I hear sirens. Ambulance. Four in, eight out. The boa’s hold tightens. Three in, six out. Lung-goo runs down my face. Two in, four out. The boa squeezes. One in, two out. The knife stays in my chest. Someone braces the sides of my head and a spine board slides under me. One in, one out…one in, one out. Someone speaking English assures me that I will be alright. I’m going to die suffocating on my own blood. You’re supposed to tell the victim he’s doing fine…that’s how every Marine is taught to treat for shock. I could have my heart ripped outside of my body and they would say, “Hey buddy it’s just a scratch, hang in there just a sec and we’ll have you back in the fight in no time!” I’m lifted into the ambulance. Half in, half out, half in, half out. The boa is almost finished with me. I’ll never see my unborn child. I cough and bloody tapioca oozes out. The knife saws back and forth. One in, one out.
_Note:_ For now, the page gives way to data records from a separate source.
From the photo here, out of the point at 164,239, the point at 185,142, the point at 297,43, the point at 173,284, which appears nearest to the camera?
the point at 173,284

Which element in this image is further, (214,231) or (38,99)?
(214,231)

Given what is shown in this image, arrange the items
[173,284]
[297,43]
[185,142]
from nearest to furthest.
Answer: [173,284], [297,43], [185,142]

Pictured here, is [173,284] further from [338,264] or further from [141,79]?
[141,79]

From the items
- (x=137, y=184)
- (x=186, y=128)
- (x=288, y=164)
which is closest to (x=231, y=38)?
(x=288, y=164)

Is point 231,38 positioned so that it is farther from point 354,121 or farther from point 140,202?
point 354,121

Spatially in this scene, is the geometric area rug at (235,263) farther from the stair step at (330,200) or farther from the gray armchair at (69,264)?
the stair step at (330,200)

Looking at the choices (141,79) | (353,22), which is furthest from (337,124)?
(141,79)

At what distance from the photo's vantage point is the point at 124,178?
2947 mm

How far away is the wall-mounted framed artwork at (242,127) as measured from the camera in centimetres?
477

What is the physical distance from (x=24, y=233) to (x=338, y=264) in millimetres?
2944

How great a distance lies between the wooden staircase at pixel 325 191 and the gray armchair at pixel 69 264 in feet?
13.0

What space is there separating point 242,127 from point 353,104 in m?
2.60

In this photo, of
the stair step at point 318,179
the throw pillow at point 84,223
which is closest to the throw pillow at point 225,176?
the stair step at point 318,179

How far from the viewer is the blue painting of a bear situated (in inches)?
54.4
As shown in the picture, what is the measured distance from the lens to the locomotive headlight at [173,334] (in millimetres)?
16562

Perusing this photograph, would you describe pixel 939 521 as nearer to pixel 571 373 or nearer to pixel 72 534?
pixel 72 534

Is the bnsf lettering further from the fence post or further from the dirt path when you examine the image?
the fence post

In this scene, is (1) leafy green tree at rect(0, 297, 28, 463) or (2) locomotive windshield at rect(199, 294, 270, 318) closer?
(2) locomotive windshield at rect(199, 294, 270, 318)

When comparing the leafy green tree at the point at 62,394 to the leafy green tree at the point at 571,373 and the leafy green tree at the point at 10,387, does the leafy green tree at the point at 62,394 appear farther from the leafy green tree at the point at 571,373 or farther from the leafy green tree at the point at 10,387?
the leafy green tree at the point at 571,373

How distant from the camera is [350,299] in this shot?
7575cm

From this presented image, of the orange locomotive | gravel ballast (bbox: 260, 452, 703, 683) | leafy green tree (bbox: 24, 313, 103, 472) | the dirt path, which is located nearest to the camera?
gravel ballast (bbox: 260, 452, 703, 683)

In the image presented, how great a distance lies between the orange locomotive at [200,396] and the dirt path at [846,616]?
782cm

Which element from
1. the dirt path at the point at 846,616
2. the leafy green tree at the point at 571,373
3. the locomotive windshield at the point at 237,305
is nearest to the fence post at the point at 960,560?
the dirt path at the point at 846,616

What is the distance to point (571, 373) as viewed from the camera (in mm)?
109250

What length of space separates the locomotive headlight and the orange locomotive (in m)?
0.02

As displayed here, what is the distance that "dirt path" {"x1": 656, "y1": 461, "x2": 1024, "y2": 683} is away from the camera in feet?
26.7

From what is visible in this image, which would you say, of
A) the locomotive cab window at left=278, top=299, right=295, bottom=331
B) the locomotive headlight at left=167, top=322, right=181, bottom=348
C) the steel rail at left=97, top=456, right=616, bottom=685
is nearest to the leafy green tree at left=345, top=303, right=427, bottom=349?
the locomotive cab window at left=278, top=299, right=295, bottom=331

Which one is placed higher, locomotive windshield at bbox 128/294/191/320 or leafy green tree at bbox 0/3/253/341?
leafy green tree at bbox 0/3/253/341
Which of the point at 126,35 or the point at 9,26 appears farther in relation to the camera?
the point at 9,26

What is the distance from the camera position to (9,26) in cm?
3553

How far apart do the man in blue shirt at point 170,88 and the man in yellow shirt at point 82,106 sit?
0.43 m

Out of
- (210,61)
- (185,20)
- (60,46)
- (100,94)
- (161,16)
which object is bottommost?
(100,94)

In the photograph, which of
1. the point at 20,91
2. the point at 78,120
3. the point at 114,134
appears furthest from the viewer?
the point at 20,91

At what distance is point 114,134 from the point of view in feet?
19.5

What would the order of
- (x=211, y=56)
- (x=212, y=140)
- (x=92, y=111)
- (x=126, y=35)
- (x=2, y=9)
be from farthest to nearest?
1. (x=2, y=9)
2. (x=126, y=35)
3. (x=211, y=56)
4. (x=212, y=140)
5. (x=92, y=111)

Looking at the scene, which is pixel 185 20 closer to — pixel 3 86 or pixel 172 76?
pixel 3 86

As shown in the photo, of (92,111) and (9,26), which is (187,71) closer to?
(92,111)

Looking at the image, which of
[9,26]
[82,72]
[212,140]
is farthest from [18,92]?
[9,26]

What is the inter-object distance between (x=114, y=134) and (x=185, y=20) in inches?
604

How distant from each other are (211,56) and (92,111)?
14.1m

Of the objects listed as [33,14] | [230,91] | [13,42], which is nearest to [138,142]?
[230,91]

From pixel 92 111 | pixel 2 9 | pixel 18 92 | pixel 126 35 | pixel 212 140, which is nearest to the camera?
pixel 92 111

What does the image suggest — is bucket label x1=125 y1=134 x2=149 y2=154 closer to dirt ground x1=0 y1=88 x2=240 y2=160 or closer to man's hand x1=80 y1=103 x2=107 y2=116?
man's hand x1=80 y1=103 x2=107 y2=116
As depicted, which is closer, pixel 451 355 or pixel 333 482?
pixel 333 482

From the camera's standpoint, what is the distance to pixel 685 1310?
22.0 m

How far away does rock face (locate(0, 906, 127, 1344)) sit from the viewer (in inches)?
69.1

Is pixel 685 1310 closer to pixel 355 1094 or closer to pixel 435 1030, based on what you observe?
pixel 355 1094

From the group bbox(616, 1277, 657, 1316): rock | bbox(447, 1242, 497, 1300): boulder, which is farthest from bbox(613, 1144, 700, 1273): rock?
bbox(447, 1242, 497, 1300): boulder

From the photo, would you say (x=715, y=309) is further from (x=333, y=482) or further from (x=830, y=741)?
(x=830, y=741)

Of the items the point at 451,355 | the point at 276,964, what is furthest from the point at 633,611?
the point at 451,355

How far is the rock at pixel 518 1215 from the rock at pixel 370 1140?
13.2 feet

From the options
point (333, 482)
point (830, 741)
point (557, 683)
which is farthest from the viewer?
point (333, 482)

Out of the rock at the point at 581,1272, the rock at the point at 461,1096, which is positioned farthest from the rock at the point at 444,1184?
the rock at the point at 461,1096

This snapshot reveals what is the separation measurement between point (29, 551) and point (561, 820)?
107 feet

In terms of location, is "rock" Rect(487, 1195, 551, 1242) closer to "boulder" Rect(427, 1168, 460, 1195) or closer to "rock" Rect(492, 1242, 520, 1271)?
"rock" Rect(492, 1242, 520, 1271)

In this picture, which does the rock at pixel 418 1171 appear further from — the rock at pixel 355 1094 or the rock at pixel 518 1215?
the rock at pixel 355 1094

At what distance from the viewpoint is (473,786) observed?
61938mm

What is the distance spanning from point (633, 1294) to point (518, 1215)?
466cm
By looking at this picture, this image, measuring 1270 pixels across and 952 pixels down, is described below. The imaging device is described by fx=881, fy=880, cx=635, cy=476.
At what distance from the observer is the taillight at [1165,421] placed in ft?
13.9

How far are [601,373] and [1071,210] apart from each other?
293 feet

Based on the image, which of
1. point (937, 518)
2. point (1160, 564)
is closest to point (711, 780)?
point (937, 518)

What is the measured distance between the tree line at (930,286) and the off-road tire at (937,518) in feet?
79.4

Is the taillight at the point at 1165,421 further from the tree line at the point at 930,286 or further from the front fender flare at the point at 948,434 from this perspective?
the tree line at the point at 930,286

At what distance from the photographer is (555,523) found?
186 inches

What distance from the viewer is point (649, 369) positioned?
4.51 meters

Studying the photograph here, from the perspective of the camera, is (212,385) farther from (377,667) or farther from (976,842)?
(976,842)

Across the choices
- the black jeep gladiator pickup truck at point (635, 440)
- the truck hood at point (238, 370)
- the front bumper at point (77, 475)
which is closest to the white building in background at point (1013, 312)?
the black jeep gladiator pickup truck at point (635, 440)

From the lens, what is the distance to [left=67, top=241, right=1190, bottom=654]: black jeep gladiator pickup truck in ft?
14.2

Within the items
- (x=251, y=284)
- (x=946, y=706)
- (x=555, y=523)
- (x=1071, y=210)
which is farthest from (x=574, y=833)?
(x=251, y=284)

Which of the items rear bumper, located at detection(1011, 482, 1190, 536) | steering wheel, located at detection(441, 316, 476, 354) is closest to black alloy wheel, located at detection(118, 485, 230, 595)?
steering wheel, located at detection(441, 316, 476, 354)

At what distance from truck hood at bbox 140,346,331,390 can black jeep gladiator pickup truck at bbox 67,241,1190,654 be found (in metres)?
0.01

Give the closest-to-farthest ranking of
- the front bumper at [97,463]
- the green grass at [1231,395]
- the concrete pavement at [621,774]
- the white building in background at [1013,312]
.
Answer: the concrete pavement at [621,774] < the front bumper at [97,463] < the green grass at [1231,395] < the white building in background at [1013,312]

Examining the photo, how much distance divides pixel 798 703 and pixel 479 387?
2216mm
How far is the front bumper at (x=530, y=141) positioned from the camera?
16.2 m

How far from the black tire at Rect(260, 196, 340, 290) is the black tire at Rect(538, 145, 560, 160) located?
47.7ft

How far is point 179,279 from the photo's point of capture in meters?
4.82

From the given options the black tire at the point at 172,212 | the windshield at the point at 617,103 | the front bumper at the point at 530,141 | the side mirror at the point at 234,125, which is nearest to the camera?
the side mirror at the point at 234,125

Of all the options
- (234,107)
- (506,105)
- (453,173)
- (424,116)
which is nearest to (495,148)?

“How far to the Naval Hospital?” Someone asks in clear English. An oxygen mask covers my nose and mouth while an IV needle slides into my left arm.
“Camp Foster uh…20 minutes?” Broken English, Okinawan driver. A paramedic keeps talking to me asking useless questions I mostly ignore or grunt a response to. I focus on breathing. I continue through cycles of shallow breaths, coughing, filling the oxygen mask with blood and pieces of lung, and occasionally grunting a response to the English-speaking paramedic. The English-speaker finds my phone and asks me who he should call. I give him a name. Half in, one out. I close my eyes and focus on breathing. Half in, half out. I imagine more air is in my body. More blood and tapioca fills the mask. Half in, half out. Someone removes the mask, wipes away the gore, and places it back on my face. I think about my wife and what will happen to her if I never see her again. I failed her and our baby. This thought makes my eyes water and my mind drifts. I feel exhausted, like I haven’t slept in days. It’s not even that late and I’m so tired…there was still daylight outside. The weight of sleepiness overtakes my body. I allow myself to sink into it. I’m so tired. I deserve to rest.
My eyes already shut, a deeper warm darkness closed around me. The ambulance siren faded as if it were driving away into the distance. A tingling warmth filled my veins and the darkness offered to take the pain away. I agreed. I’m so tired…I deserve to rest.